Data items:
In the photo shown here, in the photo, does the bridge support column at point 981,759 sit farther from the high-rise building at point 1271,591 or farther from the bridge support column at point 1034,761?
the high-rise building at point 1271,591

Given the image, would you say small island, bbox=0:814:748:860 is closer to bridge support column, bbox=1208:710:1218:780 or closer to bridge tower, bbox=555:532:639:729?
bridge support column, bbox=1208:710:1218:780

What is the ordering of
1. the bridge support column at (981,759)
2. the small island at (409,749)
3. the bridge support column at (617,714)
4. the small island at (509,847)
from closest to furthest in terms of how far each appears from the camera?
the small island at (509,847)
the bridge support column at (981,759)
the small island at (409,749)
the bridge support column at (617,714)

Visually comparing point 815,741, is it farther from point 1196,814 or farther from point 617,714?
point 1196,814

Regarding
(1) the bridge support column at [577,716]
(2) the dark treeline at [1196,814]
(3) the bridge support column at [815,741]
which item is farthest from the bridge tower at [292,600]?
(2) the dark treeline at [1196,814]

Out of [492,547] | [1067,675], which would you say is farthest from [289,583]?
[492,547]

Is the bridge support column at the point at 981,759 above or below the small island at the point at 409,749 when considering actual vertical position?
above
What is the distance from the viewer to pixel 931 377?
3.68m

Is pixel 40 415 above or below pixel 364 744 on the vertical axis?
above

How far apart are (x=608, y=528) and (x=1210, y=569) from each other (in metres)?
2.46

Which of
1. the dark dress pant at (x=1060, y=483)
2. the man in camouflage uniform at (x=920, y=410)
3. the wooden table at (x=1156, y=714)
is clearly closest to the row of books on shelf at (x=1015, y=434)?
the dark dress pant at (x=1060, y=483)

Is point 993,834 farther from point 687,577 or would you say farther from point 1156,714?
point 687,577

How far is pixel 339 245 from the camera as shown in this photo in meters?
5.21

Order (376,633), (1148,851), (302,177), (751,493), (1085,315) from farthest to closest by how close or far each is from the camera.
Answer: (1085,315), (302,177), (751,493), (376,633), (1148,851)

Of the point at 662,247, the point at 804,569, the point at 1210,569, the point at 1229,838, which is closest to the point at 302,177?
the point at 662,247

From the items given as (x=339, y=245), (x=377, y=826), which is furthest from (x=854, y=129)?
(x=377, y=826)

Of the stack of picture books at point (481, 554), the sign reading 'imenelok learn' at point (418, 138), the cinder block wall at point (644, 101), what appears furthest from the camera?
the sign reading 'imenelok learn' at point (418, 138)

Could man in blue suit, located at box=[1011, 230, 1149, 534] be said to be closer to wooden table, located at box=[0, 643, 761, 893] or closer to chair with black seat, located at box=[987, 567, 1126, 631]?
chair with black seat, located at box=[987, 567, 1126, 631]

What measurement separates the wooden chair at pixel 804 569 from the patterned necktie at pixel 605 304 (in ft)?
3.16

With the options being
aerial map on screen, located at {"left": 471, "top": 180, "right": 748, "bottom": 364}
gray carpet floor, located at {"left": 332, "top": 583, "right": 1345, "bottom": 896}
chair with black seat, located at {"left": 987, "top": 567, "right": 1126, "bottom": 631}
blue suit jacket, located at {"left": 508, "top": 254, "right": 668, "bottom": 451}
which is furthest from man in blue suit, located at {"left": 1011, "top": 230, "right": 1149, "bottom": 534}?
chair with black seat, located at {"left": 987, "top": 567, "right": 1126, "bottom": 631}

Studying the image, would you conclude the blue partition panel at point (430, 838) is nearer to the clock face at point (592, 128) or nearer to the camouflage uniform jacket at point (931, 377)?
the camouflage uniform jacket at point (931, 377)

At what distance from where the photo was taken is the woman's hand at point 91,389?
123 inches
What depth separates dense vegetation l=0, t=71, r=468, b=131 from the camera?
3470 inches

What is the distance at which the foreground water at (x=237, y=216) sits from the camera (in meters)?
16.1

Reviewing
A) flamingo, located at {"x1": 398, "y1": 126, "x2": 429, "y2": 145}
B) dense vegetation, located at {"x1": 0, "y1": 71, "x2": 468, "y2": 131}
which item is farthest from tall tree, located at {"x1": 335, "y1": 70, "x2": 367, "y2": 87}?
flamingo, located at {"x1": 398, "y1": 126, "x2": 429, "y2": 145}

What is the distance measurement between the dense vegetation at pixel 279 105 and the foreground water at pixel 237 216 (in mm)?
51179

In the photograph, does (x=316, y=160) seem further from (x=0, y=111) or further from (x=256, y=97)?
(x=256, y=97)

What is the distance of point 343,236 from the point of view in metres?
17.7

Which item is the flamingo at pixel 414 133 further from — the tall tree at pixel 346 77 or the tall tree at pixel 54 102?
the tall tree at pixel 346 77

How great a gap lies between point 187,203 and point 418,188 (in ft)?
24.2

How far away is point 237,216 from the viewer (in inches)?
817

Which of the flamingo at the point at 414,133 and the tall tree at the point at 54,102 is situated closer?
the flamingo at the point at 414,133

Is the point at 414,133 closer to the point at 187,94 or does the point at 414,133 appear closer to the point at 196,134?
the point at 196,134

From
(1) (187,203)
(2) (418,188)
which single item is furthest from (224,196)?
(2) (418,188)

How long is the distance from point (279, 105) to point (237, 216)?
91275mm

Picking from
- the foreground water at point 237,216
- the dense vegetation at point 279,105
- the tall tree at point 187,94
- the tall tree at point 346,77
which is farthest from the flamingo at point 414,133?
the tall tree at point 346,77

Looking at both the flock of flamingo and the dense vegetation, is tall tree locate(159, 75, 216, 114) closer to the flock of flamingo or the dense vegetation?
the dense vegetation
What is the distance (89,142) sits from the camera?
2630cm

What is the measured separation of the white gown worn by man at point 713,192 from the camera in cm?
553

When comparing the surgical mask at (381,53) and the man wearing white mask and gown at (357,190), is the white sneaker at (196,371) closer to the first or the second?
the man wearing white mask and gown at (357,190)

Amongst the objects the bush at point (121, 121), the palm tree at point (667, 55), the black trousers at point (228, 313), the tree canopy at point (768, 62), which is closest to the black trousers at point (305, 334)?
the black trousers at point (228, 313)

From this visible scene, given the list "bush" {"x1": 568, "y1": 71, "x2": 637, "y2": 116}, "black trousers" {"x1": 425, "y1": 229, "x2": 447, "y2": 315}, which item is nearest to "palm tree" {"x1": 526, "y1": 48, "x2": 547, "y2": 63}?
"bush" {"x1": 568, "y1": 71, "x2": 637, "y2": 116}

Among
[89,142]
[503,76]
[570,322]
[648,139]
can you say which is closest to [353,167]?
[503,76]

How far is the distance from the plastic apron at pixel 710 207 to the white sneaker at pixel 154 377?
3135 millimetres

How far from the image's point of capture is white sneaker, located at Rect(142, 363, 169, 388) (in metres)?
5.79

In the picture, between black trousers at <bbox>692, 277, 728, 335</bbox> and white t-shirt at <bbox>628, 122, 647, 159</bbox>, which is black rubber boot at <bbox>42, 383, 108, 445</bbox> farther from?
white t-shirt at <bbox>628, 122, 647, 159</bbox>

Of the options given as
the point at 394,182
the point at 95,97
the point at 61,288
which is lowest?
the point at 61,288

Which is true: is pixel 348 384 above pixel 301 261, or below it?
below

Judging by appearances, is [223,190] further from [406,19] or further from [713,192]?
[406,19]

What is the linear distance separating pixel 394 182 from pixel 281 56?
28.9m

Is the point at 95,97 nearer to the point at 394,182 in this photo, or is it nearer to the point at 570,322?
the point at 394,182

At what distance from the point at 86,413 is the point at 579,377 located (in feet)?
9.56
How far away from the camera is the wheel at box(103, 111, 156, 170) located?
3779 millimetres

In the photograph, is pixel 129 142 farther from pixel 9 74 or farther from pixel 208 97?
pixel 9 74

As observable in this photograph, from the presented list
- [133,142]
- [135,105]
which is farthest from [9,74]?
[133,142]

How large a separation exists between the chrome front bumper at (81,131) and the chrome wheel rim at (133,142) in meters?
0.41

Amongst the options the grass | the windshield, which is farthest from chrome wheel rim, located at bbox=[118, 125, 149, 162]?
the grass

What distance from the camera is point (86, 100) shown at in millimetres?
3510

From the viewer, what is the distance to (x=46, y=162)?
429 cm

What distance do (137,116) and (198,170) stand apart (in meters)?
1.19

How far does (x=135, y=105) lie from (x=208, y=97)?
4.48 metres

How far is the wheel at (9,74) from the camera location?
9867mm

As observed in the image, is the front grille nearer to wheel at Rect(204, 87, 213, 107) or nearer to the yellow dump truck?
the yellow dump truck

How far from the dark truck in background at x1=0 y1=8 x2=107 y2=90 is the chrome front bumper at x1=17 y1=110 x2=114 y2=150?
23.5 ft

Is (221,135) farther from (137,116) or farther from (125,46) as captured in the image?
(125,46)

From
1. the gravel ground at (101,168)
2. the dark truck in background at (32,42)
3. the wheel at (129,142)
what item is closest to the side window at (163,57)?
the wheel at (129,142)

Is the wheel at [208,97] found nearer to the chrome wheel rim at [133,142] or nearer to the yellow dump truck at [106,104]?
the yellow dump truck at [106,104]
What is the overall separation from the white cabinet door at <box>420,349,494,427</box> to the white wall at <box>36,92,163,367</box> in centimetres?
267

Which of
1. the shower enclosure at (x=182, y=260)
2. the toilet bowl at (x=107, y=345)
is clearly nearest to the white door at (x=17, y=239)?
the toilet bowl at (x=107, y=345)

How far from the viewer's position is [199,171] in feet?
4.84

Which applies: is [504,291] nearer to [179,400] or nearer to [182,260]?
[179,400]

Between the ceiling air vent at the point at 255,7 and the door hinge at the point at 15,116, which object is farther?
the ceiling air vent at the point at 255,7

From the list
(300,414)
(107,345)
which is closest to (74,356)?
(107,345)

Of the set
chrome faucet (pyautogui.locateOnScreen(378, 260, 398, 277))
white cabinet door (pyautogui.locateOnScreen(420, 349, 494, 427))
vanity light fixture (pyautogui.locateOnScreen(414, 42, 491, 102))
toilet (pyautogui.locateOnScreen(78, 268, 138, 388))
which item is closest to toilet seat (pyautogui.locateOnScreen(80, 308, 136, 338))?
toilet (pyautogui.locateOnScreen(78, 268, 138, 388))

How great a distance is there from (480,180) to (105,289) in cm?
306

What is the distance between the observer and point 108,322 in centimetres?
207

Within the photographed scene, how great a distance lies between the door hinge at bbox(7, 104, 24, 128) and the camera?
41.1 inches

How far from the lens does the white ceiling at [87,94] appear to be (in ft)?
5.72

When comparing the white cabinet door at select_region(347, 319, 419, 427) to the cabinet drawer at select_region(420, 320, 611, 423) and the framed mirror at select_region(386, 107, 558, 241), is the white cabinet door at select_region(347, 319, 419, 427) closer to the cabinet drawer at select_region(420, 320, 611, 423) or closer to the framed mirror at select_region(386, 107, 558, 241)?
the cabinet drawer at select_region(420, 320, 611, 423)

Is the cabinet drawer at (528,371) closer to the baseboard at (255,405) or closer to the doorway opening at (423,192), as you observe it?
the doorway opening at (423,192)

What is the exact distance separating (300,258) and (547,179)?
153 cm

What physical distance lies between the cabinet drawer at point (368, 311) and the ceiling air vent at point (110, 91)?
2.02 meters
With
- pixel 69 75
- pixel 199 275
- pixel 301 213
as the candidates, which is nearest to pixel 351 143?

Problem requirements -> Repeat only the lines running from the line that contains "What is the distance between" through the last line above, inclusive.

Output for this exercise ->
What is the distance between the observer and point 108,322 in centimetres?
207

Within the photographed scene, how great a distance lies between the door hinge at bbox(7, 104, 24, 128) and the camera?
41.1 inches

How far from the lens does the white ceiling at [87,94] appear to be (in ft)?
5.72

When comparing the white cabinet door at select_region(347, 319, 419, 427) to the cabinet drawer at select_region(420, 320, 611, 423) and the framed mirror at select_region(386, 107, 558, 241), is the white cabinet door at select_region(347, 319, 419, 427) closer to the cabinet drawer at select_region(420, 320, 611, 423) or closer to the framed mirror at select_region(386, 107, 558, 241)?
the cabinet drawer at select_region(420, 320, 611, 423)

Is the cabinet drawer at (528,371) closer to the baseboard at (255,405) or closer to the doorway opening at (423,192), as you observe it?
the doorway opening at (423,192)

What is the exact distance separating (300,258) and (547,179)?
153 cm

What physical distance lies between the cabinet drawer at point (368, 311) and the ceiling air vent at point (110, 91)?
2.02 meters
With
- pixel 69 75
- pixel 199 275
- pixel 301 213
as the candidates, which is nearest to pixel 351 143?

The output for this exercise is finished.